Detect duplicate words with Regex

2

I'm trying to find all the duplicate elements in a sentence.

To do this, I am testing with the following code, but I only detect the first duplicate word and I would like to replace all of them, regardless of whether they are uppercase or lowercase.

This is my code:

public static void main(String[] args) {

String regex = "\b(\w+)\s+\1\b+";
Pattern p = Pattern.compile(regex,Pattern.CASE_INSENSITIVE /* Insert the correct Pattern flag here.*/);
Scanner in = new Scanner(System.in);
String input = in.nextLine();
Matcher m = p.matcher(input);
while (m.find()) {
        input = input.replaceAll(m.group(), m.group(1));
    }

    // Prints the modified sentence.
    System.out.println(input);
}

For example, in the sentence:

Hola hola hOla

You should print only:

Hola

Currently I print:

Hola hOla
    
asked by pitiklan 04.01.2017 в 11:38
source

2 answers

3

Try this:

String regex = "\b(\w+)\b(\s+\1)+\b";

Explanation:

  

The \b indicate the limit of the word, without them for example a    "Hola OLA" would match Hola since removing the H the pattern   would be correct "ola OLA" , but we want you to look at the words    complete .

     

The \w tells us character ( [a-zA-Z0-9_] ) and the + that can have several characters of   length.

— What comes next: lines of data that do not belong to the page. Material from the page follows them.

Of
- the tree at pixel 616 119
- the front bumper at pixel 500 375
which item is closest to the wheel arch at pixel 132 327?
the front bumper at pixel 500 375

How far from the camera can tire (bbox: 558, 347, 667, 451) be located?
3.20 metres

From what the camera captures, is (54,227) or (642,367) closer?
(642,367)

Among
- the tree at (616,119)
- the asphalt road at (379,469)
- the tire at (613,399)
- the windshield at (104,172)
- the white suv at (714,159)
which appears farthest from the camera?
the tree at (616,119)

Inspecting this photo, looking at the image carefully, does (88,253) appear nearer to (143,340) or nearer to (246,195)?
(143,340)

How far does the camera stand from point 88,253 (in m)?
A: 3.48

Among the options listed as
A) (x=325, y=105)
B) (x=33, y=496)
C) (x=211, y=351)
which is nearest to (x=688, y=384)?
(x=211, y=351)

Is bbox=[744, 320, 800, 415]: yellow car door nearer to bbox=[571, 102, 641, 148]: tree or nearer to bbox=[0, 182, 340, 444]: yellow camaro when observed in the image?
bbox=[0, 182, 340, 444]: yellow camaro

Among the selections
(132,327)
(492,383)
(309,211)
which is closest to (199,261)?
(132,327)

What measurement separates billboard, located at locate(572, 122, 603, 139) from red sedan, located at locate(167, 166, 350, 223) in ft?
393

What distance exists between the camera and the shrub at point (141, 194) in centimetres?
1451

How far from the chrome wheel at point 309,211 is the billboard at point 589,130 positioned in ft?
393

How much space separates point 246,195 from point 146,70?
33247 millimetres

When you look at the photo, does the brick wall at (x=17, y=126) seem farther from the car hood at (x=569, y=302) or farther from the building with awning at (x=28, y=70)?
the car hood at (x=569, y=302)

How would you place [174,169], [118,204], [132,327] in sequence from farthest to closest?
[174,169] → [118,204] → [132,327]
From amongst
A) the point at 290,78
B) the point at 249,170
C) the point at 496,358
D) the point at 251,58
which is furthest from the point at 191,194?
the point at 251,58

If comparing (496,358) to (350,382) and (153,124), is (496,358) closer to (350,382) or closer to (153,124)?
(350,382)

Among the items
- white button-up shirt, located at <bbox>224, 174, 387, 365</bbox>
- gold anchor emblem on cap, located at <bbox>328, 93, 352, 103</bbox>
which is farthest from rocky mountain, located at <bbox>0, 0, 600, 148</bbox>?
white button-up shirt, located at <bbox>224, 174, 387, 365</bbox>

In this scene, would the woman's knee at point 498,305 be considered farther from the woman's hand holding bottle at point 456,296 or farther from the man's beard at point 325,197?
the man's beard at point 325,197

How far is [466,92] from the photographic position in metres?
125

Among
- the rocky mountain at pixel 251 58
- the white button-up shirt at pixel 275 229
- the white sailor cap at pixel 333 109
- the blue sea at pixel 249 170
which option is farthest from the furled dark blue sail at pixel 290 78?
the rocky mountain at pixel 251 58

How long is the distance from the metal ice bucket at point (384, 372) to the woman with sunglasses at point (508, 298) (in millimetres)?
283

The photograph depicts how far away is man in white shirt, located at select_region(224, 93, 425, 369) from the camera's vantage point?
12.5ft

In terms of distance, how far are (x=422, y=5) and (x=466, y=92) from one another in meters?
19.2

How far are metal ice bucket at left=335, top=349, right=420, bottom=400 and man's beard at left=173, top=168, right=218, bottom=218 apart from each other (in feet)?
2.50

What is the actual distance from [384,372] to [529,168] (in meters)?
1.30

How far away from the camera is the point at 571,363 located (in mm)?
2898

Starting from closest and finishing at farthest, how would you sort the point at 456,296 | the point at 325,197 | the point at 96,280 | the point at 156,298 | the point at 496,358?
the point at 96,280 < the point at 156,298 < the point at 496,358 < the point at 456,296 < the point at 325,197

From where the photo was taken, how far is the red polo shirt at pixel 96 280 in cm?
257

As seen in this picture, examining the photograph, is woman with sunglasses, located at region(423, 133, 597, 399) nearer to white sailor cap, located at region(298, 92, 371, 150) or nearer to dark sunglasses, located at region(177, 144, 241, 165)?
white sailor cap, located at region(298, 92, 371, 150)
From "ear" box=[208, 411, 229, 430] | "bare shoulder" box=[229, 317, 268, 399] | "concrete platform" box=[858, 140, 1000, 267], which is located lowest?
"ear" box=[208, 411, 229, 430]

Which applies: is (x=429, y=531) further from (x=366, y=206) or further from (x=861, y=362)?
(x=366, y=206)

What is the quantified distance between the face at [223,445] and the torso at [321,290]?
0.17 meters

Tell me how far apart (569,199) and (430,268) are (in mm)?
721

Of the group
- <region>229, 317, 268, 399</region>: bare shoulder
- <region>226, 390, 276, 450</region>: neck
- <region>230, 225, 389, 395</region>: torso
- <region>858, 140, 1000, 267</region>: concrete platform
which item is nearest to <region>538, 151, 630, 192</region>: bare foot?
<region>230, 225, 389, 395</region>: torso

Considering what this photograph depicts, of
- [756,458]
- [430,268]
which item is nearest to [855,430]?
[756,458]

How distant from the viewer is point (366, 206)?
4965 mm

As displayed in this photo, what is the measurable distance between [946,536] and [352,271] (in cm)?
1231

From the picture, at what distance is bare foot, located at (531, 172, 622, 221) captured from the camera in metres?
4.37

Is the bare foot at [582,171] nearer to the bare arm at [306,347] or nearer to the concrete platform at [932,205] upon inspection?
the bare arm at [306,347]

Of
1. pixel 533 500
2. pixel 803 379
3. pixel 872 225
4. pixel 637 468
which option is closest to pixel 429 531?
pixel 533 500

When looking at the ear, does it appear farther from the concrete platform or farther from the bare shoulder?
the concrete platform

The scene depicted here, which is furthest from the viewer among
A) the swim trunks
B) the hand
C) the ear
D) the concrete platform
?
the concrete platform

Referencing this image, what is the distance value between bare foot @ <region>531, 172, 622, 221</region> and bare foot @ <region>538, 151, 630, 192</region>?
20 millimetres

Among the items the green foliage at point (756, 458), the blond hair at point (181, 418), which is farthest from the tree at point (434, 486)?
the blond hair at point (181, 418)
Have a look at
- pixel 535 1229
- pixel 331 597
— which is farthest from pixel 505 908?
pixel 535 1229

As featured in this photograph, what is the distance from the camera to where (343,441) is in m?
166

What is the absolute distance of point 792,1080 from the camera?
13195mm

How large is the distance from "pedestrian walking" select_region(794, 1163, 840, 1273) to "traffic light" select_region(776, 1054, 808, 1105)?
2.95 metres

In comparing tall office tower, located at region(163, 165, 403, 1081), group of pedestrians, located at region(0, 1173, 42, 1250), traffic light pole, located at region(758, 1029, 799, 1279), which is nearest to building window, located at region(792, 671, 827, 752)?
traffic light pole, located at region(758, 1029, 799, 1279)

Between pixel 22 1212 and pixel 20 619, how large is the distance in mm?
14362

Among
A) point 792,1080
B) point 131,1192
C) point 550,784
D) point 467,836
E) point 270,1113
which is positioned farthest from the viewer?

Therefore, \w+ indicates that it is a word.

     

The \s+ indicates that it can contain one or more spaces.

     

The saves our first block of expression (whatever it contains)    \w+ ), therefore it must be the same.

     

The% co_of final% means that the expression can be repeated several times    + .

     

So in the end we get an expression formed by   Word1 + (Space + Word), being able to repeat itself (Space + Word1) n times.

    
answered by 04.01.2017 / 13:02
source
2

Assuming you are looking for consecutive duplicates, separated by spaces, there are 2 points to correct about the code you are trying:

  • In the pattern used, you are only looking for 1 consecutive word with \s+\b+ , since the last + only repeats \b (and is unnecessary). Instead, you should repeat all this subpattern, grouping with (?:\s+)+\b .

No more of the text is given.